To be done:
**a.** Using the GCC benchmark post below, decide whether each statement agrees with it: (i) rewriting the function cut the run time on the poster's computer from 32s to 18s; (ii) the Pentium 4 shows the same regression as the Opteron; (iii) the poster is sure that ICC makes the sin(2*x) transform itself. Answer each with yes or no, and quote the words from the post that settle it.
**b.** Write what comes next in the GCC benchmark post below, picking up right after its final sentence.

This is the mail archive of the
gcc@gcc.gnu.org
mailing list for the GCC project.
Re: GCC Benchmarks (coybench), AMD64 and i686, 14 August 2004
Scott Robert Ladd wrote:
> This problem is unique to either 64-bit or Opteron code generation,
> given that my Pentium 4 does not show the same regression. On the
> other hand, Intel produces code that is 6X faster on Pentium 4,
> suggesting that GCC's code generation may be weak there as well.
I don't know where the difference on Opteron comes from, but for the
difference between GCC 3.4.x and ICC on Pentium4, it becomes quite
clear what optimisations ICC does and are missed by GCC. It boild down
to the single following function:
inline static double dv(double x)
{
return 2.0 * sin(((x < PI2) ? x : PI2)) * cos(((x < PI2) ? x :
PI2));
}
1) This function is poorly written. A much more efficient way to write
exactly the same function would be :
inline static double dv(double x)
{
if (x >= PI2) return 0;
else return sin(2.0 * x);
}
This removes the test out of the function call and uses the
mathematical property that sin(2*x) = 2*sin(x)*cos(x).
On my computer, this transformation alone reduces the run time from 32s
to 18s. My guess is that ICC is able to make this transform itself thus
avoiding having to calculate both sin and cos and then do the
multiplication. It also possible that ICC does not do this transform,
but uses a function to calculate sin and cos at the same time. In both
cases, it results in a single funciton instead of 2.

Entries supplied:

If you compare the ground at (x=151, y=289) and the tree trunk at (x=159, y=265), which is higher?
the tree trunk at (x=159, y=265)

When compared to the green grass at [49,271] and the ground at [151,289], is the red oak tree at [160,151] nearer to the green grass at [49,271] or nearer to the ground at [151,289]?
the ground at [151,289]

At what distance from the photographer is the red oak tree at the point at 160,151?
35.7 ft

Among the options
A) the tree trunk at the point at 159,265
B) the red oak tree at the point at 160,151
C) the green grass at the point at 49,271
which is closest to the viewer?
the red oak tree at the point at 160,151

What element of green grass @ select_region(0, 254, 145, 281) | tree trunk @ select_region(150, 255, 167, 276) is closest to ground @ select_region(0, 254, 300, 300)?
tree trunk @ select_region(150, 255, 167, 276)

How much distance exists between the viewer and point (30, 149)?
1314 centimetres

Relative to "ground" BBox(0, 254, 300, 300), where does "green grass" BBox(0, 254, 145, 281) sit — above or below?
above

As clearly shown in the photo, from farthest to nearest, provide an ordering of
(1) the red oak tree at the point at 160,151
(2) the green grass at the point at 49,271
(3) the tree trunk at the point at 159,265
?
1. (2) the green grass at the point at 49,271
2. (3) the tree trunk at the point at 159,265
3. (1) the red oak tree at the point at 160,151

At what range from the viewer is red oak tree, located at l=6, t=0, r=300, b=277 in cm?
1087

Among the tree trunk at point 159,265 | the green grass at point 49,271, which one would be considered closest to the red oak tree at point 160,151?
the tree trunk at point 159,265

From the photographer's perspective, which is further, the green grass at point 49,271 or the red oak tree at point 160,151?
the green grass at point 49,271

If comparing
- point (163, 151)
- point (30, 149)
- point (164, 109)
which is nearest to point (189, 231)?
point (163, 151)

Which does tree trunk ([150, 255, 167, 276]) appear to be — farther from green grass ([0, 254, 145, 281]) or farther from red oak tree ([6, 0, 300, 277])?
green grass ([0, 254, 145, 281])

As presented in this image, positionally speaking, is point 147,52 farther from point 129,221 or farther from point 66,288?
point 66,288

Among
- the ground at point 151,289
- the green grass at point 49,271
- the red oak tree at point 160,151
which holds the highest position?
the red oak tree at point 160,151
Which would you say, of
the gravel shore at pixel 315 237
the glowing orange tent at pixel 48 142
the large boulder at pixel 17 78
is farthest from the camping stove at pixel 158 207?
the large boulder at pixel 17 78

Results for the exercise:
**a.**
(i) Yes: "this transformation alone reduces the run time from 32s to 18s"
(ii) No: "my Pentium 4 does not show the same regression"
(iii) No: "My guess is that ICC is able to make this transform itself"

**b.**
2) The function dv() is called from within a loop with the argument not
changing. I guess that ICC detects that dv() is a pure function and
moves it out of the loop. GCC however calculates the sin and cos at
each iteration. By moving the call outside the loop and storing the
result in a variable that is used in the loop, the run time goes down
to 7s thus very close to ICC.
So, all in all, GCC just misses 2 optimisations in this case:
- high level transforms of trigonometric functions
- recognize that trigonometric functions are called with the same
arguments in a loop and fail to move them out of the loop
While both these types of optimizations would be nice to have, I still
consider them to be optimizations that someone who writes a program
that does mathematical calculations should have done himself when
writing the program.
--
Marcel Cox (using XanaNews 1.16.3.1)